François-Xavier Bellamy, tête de liste LR aux européennes, au risque de se perdre

François-Xavier Bellamy

Investi, mardi 29 janvier, pour conduire la liste des Républicains aux élections européennes, François-Xavier Bellamy continue de susciter des polémiques au sein même de son parti. On lui reproche ses « positions conservatrices ». Sa candidature, portée par Laurent Wauquiez, a cependant été approuvée par 38 voix sur 40 - sans enthousiasme, paraît-il. Mais celui qui a le plus à perdre dans cette aventure, n'est-ce pas Bellamy lui-même ?

- **CONSIGNE 1**
D'après le texte sur François-Xavier Bellamy, combien de voix ont approuvé sa candidature ?
- **CONSIGNE 2**
Rédigez la suite du texte sur François-Xavier Bellamy en reprenant juste après sa dernière phrase.
Ces entrées n'ont aucun rapport avec le texte sur François-Xavier Bellamy.

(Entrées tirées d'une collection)
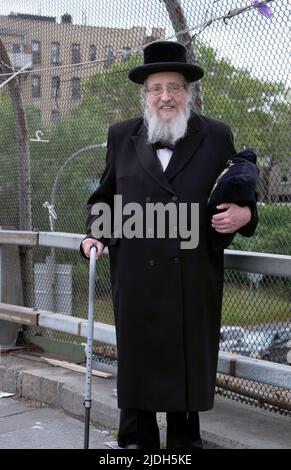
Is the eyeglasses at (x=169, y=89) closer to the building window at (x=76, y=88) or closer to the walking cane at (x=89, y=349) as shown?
the walking cane at (x=89, y=349)

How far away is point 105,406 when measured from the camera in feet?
14.3

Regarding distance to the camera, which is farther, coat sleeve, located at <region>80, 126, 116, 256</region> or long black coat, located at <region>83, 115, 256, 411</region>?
coat sleeve, located at <region>80, 126, 116, 256</region>

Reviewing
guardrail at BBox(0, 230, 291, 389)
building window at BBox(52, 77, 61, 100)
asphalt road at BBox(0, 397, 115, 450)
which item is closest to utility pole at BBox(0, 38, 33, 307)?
building window at BBox(52, 77, 61, 100)

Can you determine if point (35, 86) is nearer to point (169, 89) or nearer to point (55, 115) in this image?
point (55, 115)

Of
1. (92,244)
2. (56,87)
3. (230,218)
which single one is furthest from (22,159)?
(230,218)

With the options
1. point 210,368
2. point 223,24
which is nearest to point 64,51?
point 223,24

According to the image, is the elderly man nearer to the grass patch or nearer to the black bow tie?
the black bow tie

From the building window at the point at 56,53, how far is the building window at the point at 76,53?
0.60 feet

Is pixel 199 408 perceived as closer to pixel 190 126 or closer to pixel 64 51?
pixel 190 126

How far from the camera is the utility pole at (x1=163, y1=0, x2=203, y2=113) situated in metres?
4.28

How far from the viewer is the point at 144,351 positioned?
3371 mm

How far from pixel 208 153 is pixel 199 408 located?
3.85 feet

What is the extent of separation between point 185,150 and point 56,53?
2.74 metres

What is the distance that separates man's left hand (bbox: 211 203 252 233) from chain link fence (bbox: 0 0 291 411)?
0.67 m
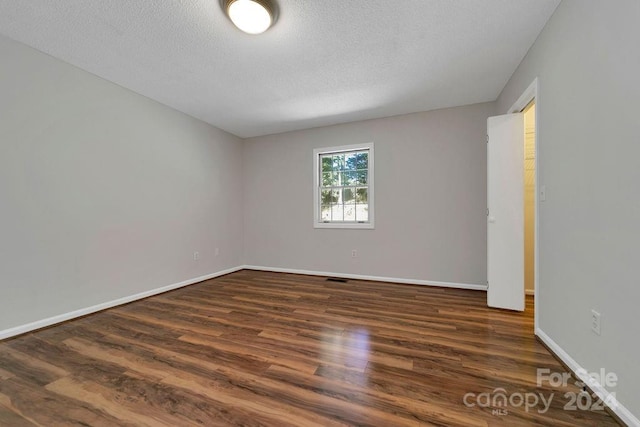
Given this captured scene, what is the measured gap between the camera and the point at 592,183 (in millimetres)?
1438

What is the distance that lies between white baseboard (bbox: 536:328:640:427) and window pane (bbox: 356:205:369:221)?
2579mm

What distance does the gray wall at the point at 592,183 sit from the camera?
3.88 ft

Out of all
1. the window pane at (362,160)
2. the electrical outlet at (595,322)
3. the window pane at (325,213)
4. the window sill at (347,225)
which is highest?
the window pane at (362,160)

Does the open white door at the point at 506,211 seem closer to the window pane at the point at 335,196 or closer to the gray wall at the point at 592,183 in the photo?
the gray wall at the point at 592,183

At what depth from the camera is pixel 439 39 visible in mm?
2143

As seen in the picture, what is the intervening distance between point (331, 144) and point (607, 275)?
11.9 ft

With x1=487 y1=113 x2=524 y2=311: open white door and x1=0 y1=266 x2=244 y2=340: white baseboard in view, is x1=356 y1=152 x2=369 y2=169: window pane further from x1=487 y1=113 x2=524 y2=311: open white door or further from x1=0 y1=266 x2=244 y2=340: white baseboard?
x1=0 y1=266 x2=244 y2=340: white baseboard

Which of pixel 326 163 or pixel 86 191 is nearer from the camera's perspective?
pixel 86 191

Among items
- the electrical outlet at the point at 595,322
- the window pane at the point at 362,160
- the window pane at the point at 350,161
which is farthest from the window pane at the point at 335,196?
the electrical outlet at the point at 595,322

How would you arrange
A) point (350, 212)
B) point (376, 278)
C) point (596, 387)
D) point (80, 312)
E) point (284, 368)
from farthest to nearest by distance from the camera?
point (350, 212) < point (376, 278) < point (80, 312) < point (284, 368) < point (596, 387)

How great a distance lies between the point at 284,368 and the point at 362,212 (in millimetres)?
2893

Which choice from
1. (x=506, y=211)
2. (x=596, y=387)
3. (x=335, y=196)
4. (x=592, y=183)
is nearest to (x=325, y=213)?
(x=335, y=196)

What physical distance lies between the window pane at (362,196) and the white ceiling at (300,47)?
1.37 metres

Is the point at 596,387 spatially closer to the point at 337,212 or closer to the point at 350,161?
the point at 337,212
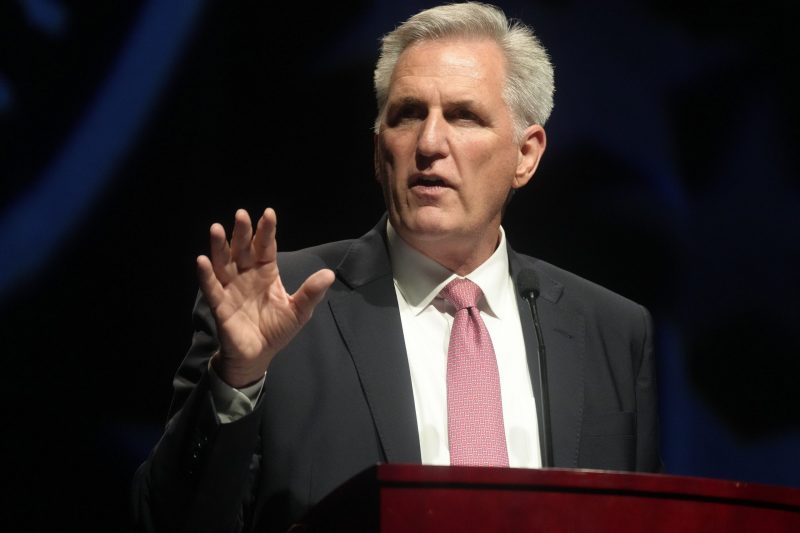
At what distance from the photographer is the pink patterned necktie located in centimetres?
201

- **RÉPONSE ATTENDUE 1**
38 voix sur 40.

- **RÉPONSE ATTENDUE 2**
Gérard Larcher, le président du Sénat a répété ce matin sur France 2, que ce candidat « ne coch[ait] pas toutes les cases » : il ne partage pas sa vision de la société, notamment sur la « place des femmes », leur « liberté personnelle », l'« IVG ». Pour être complet, il aurait pu ajouter que Bellamy milita contre le mariage pour tous. On a même ressorti une conférence, prononcée en 2014 devant un auditoire catholique, où, faisant la distinction entre valeur et vérité, il déclara : "Il n’y a qu’une seule bonne raison de croire au Christ, et cette seule raison, c’est la certitude que le christianisme dit la vérité."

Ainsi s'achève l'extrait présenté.